Acquired intangible assets are being amortized over the estimated useful lives on a straight-line basis. The following table summarizes the final purchase price allocation and weighted average remaining useful lives for identifiable intangible assets acquired as of the acquisition date:
(in millions)Purchase Price AllocationWeighted Average Estimated Useful Life
Customer relationships$183.8 13.5
Developed technology39.0 8.0
Trademarks10.3 5.0
Total intangible assets$233.1 
Pro Forma Results
The following unaudited supplemental pro forma data presents consolidated information as if the Ipackchem Acquisition had been completed on November 1, 2022. These amounts were calculated after adjusting Ipackchem’s results to reflect interest expense incurred on the debt to finance the acquisition, additional depreciation and amortization that would have been charged assuming the fair value of property, plant and equipment and intangible assets had been applied from November 1, 2022, the adjusted income tax expense, and related transaction costs.

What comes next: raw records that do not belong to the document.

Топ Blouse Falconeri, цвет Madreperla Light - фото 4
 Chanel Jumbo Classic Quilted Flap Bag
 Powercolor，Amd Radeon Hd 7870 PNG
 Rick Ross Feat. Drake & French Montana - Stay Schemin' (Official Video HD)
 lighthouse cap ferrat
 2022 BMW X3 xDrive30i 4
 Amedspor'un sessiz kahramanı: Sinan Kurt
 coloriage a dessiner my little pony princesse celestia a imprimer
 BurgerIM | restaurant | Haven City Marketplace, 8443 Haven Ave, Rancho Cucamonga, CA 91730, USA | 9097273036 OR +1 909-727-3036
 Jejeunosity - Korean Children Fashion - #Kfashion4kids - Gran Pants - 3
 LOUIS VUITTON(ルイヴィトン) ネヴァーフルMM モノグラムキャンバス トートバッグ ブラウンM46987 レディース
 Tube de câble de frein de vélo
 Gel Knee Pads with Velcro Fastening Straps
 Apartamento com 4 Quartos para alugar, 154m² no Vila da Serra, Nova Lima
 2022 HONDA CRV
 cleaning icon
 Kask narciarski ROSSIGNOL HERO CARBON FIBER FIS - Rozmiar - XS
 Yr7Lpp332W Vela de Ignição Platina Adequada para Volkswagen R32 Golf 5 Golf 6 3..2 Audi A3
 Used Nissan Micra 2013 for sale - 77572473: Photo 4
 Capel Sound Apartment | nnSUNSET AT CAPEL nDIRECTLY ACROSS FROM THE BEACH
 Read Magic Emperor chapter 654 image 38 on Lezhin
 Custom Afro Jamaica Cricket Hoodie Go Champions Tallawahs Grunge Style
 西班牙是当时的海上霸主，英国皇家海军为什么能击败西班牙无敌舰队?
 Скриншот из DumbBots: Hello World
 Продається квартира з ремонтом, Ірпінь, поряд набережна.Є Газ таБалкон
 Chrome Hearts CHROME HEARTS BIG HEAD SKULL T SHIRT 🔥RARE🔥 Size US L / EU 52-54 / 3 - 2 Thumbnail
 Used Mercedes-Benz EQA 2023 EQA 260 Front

Twelve Months Ended October 31,
(in millions, except per share amounts)20242023
Pro forma net sales$4,443.8 $4,396.2 
Pro forma net income from continuing operations attributable to Greif, Inc.256.1 276.0 
Basic earnings per share from continuing operations attributable to Greif, Inc. common shareholders:
Class A common stock$4.44 $4.78 
Class B common stock$6.65 $7.16 
Diluted earnings per share from continuing operations attributable to Greif, Inc. common shareholders:
Class A common stock$4.42 $4.73 
Class B common stock$6.65 $7.16 
The pro forma data should not be considered indicative of the results that would have occurred if the acquisition and related financing had been consummated on the assumed completion dates, nor are they indicative of future results.